EXERCISE INSTRUCTIONS = In the report on landscape and democracy below, who implemented the landscape plan of Saint-Flour in France, and in what year?

DOCUMENT PASSAGE =
════════
Landscape and democracy: factors of success or failure of participatory democracy applied to landscape

Landscape Dimensions - Reflections and proposals for the implementation of the European Landscape Convention

Yves Luginbühl, abril 2017

Until recently, landscape was a matter of political decisions taken in a context of representative democracy, but most often underpinned by expert opinions. Democracy thus seemed self-evident. However, upon reflection, many questions quickly emerged concerning the mode of governance of the territories, the place of scholarly knowledge in relation to empirical knowledge, the interest of citizens, the relationship between the political world and civil society, the development of experiences of participation in political decision-making, and others. This report, produced as part of the Council of Europe’s work to implement the European Landscape Convention with the support of the Swiss Federal Office for the Environment, attempts to open up avenues of reflection and propose the terms of a debate on forms of territorial and landscape governance.

The success or failure of participatory operations on landscape depends on many factors. These factors belong to very different worlds and some of them have already been examined, such as the political game of the elected representatives who do not always see these experiences in a good light because they call into question, through the necessary time of debate, their capacity to take decisions that ensure them a new election; because they sow confusion in their vision of representative democracy and because they rely on a definition of landscape that does not correspond to their conception, which is closer to protection. Considering landscape as a project has not yet entered the political world, although some experiences have been successful, such as the landscape plan of Saint-Flour in France implemented by the landscape architect Alain Marguerit in 1993 and which he continues to follow regularly, thus confirming the continuous character of the landscape project in time. In the Netherlands, Lifescape is an operation based on the commitment to new practices favourable to landscape maintenance and sustainable development. This type of operation supported by the European Union is taking place in several European countries. Lifescape is based on a landscape approach that attempts to influence economic and social transformation processes that are favourable to the living environment and conditions of local populations:

« Change implies a reaction. Our landscapes, the people and nature that are part of them, the economic exchanges they support, all change rapidly. Lifescape - Your Landscape is a response to this change. To meet this challenge, this programme seeks to bring people together across national boundaries to drive innovation, establish best practice and demonstrate an effective approach. So on the one hand Lifescape involves human nature and focuses on the connections that people have, or could have, with each other and with the landscapes around them. On the other hand it is about using these links and applying them to concrete cases of sustainable management of rural landscapes.
════════
RAW DATA =
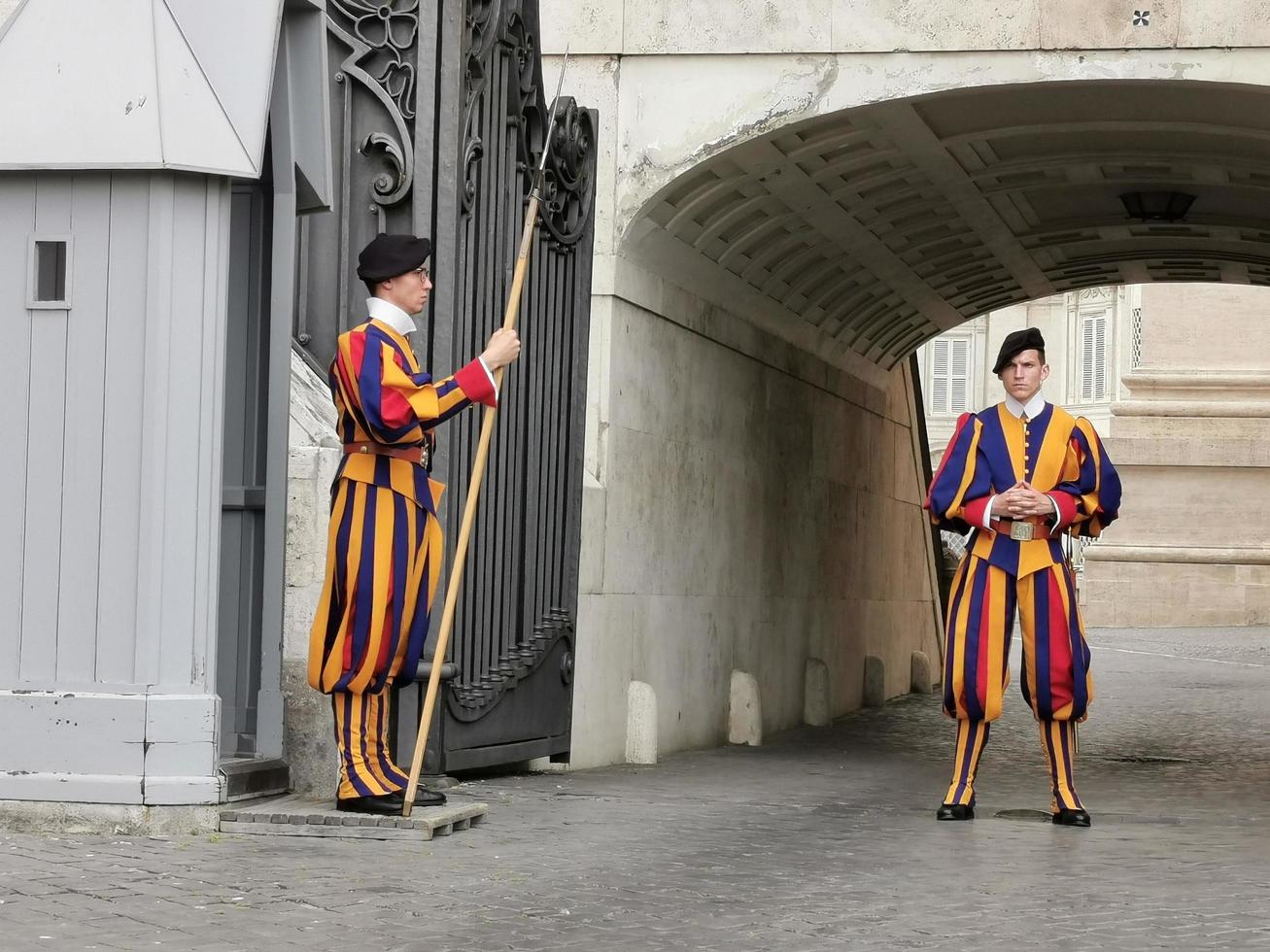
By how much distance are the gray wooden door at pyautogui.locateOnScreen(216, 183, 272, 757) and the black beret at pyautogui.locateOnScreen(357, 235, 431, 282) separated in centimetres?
════════
PROBLEM SOLUTION = The landscape architect Alain Marguerit, in 1993.